What are your main responsibilities at your position? What are some of your big projects?
My main responsibilities include researching economic and political issues relevant to the U.S.-China relationship in central China. I also represent the U.S. Consulate on a wide range of public diplomacy outreach initiatives such as speaking with Chinese students in Mandarin about U.S. culture and its education system. Some of my primary projects include analyzing trade opportunities for American businesses seeking to export goods in central China. In addition, I am tracking shifts in the reporting by Chinese media about COVID-19 for a diplomatic report on the overall local media landscape in central China.
How does this internship/scholarship fit with your professional and career goals?
This internship aligns with my future aspirations to work in international trade law and diplomacy. Upon graduation, I plan to attend law school and later serve at the U.S. Department of State, contributing to the complex trade agreements that form the bedrock of the Sino-American economic relationship. As an intern for the U.S. Consulate in Wuhan, I look forward to utilizing my Mandarin Chinese in a professional context, developing skills like diplomatic writing, and gaining valuable insight into and the federal policymaking process.
What do you hope to achieve this summer as a part of CAPAL’s 2021 cohort?
As part of CAPAL’s 2021 cohort, I look forward to expanding my knowledge of the diversity of the Asian American experience and serving through my Community Action Project. In my project, I will engage with and encourage young Native Hawaiians to serve in health careers. Through in-depth discussions about diversity and community impact with CAPAL, I hope to learn more about my own identity as an Asian American and how I can best serve the communities around me.

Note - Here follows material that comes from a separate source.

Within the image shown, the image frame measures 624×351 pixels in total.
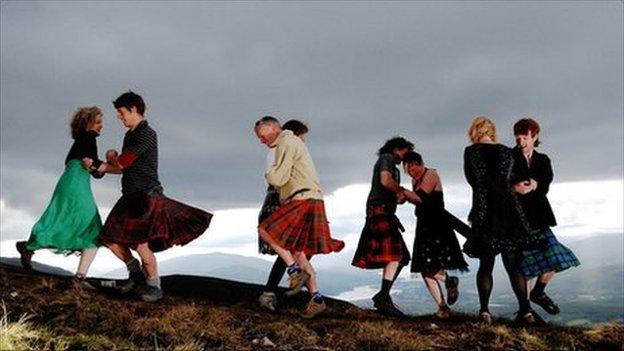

What does public service mean to you?
My definition of public service entwines with servant leadership, a philosophy in which the foremost goal of the leader is to serve. I witnessed this form of public service firsthand as a prior intern for federal lawmakers—whether it was U.S. Senator Gillibrand pushing for a bill to alleviate crippling student loan debt or U.S. Congressman Espaillat organizing community leaders to combat the devastating effects of COVID-19 on neighborhoods in the Bronx. Public service ultimately involves striving to give voice to the voiceless and empowering those without the power to share their own.
Did you pick up any new hobbies during quarantine, and if so, what are they?
Yes! Morning runs and journal writing in the evenings.
What’s your favorite book?
Cathy Park Hong’s Minor Feelings, which eloquently captures the nuances and challenges of the Asian-American experience, particularly the pervasive sentiment of self-doubt.
If you could eat only one food for the rest of your life, what would it be?
What is one country/place you hope to travel to one day?
Brunei. It has beautifully ornate mosques, royal palaces, and stunningly lush hiking trails.
What’s one interesting/surprising fact that a lot of people may not know about you?
In my free time, I work as a Hollywood background actor and have previously been on shows like Fresh Off the Boat, Henry Danger, and True Detective.